The Society for Social Work and Research

2014 Annual Conference

January 15-19, 2014 I Grand Hyatt San Antonio I San Antonio, TX

51P
Examining Best Strategies in Physical Activity Interventions for Adolescent Girls: A Systematic Review

Schedule:
Friday, January 17, 2014
HBG Convention Center, Bridge Hall Street Level (San Antonio, TX)
* noted as presenting author
Elizabeth L. Budd, MPH, Doctoral Student, Washington University in Saint Louis, St. Louis, MO
Purpose: Disparities in obesity among youth are closely reflected in the disparities in physical activity (PA) among youth. One startling disparity is a marked decline in PA among girls throughout the adolescent years, not seen among boys during the same age period. Adolescent girls experience barriers to PA connected to the physical, mental and social changes they experience during and after puberty. The trends of PA decline unmatched by any other demographic group and the presence of age- and gender-specific barriers to PA make adolescent girls a unique group with an immediate, high risk for becoming inactive. This inactivity would increase their lifelong risk for obesity-related diseases and high medical costs compared to active adolescents. The need for effective interventions to prevent and reverse the decline in PA among adolescent girls is well-understood among researchers, but how to best intervene is less understood. This paper aims to assess by systematic review whether PA promotion interventions for adolescent girls that 2) address psychosocial and behavioral skills, 2) have parental involvement, and 3) limit the sample to high-risk girls (e.g. inactive, obese) compared to interventions that do not fit those criteria, are more or less effective at attaining an increase in PA and an improvement in self-perceptions among adolescent girls.

Method: Eleven databases were included in the systematic search.

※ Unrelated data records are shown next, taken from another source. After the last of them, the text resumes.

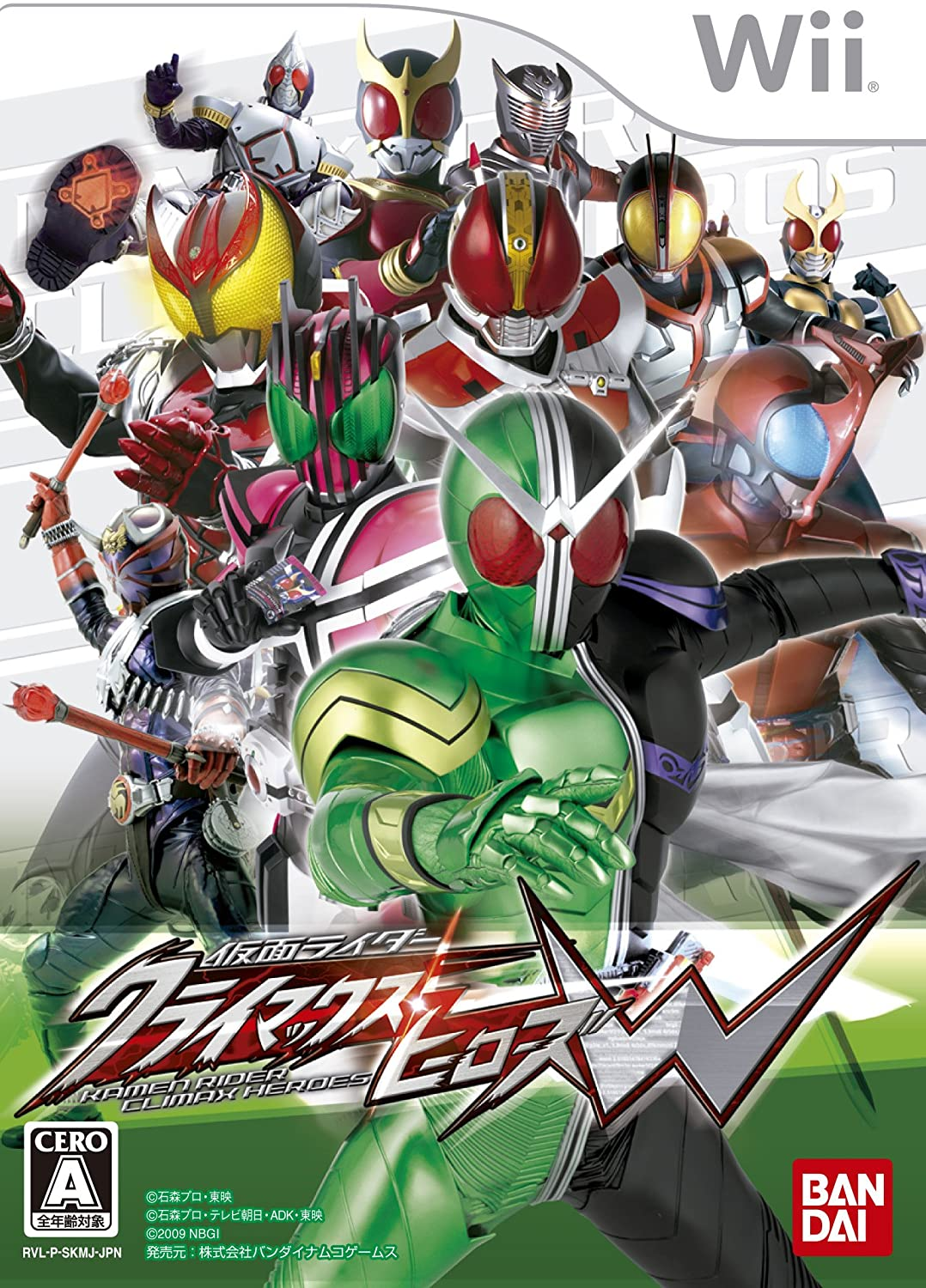 Kamen Rider Climax Heroes OOO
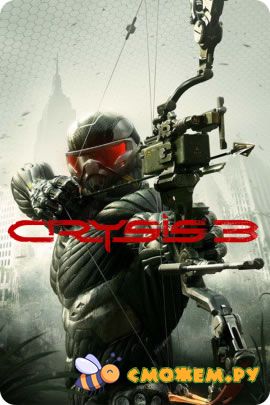 Crysis 3 + DLC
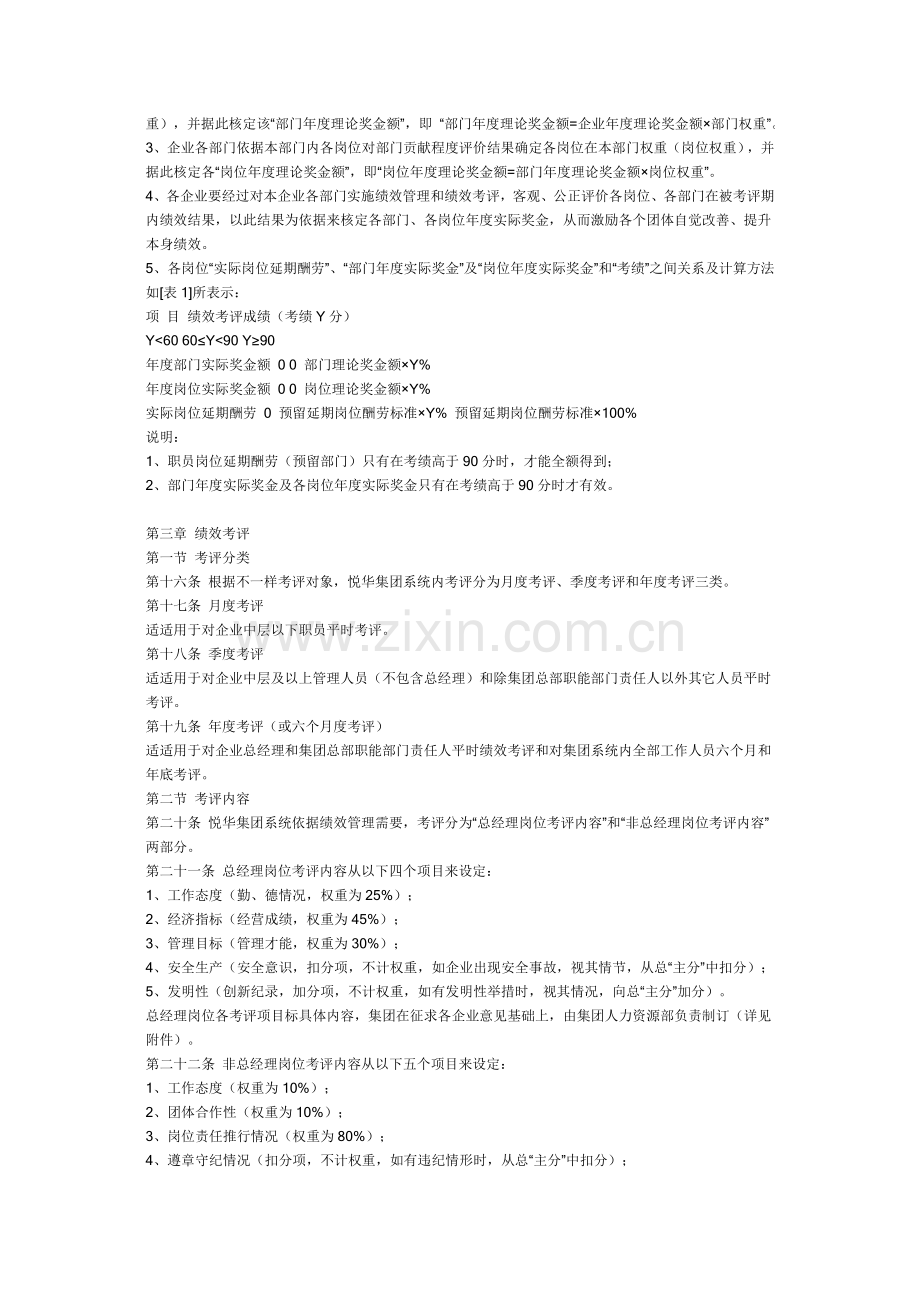 绩效管理与绩效考核实施办法讲述模板.doc_第2页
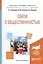 Связи с общественностью. Учебное пособие — 2583299 — 1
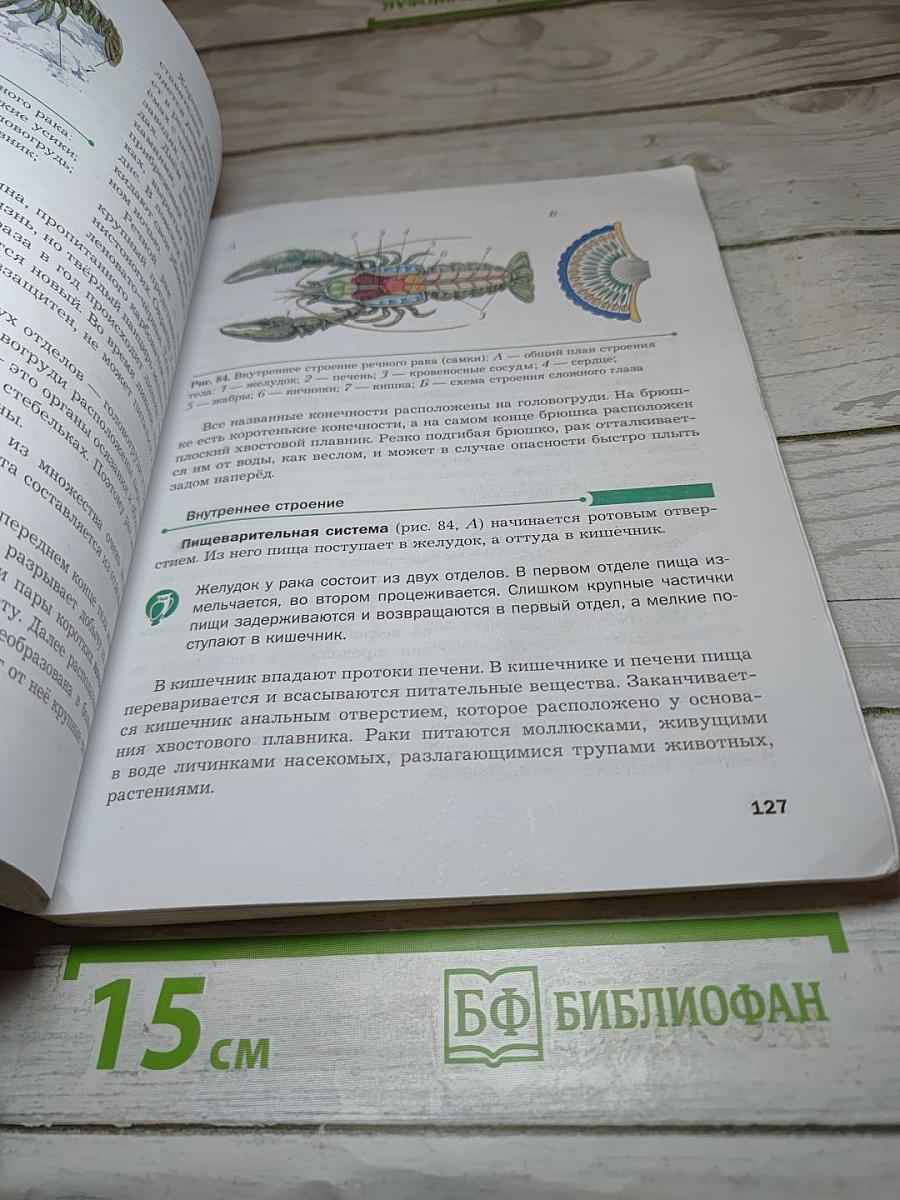 Биология 8 класс Учебник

The search was limited to scholarly peer-reviewed journal articles published between 2002 and February, 2013. A total of 21 summative evaluation studies on interventions with a PA component specifically for adolescent girls (mean sample age 9-19 years) were included in the review. Studies were assessed and given a score for methodological rigor using the Methodological Quality Rating Scale. Outcome attainment was determined by: 1) whether or not there was a statistically significant finding in the desired direction for PA and self-perception, and 2) whether a study showed above or below average methodological rigor.

Results: Interventions that had parental involvement were more effective at improving self-perceptions among the girls compared to interventions without parental involvement. Only nine of the total 21 interventions (42.9%) measured a self-perception outcome even though 15 of the 21 interventions (71.4%) contained psychosocial components. Interventions that addressed both psychosocial and behavioral skills were more effective at increasing girls’ PA compared to interventions that had a more physiological approach. Finally, interventions that sampled only high-risk girls were not as effective at increasing PA, but more effective at improving self-perceptions than the interventions that sampled the general population of girls.

Implications: The findings of this systematic review lend support for particular strategies involving parents, psychosocial and behavioral skills training, and sample selection for effectively increasing PA and improving self-perceptions among adolescent girls. When resources are sparse, these findings can aid social work researchers and practitioners in strategically selecting intervention components that will be most effective at narrowing the decline in PA among adolescent girls.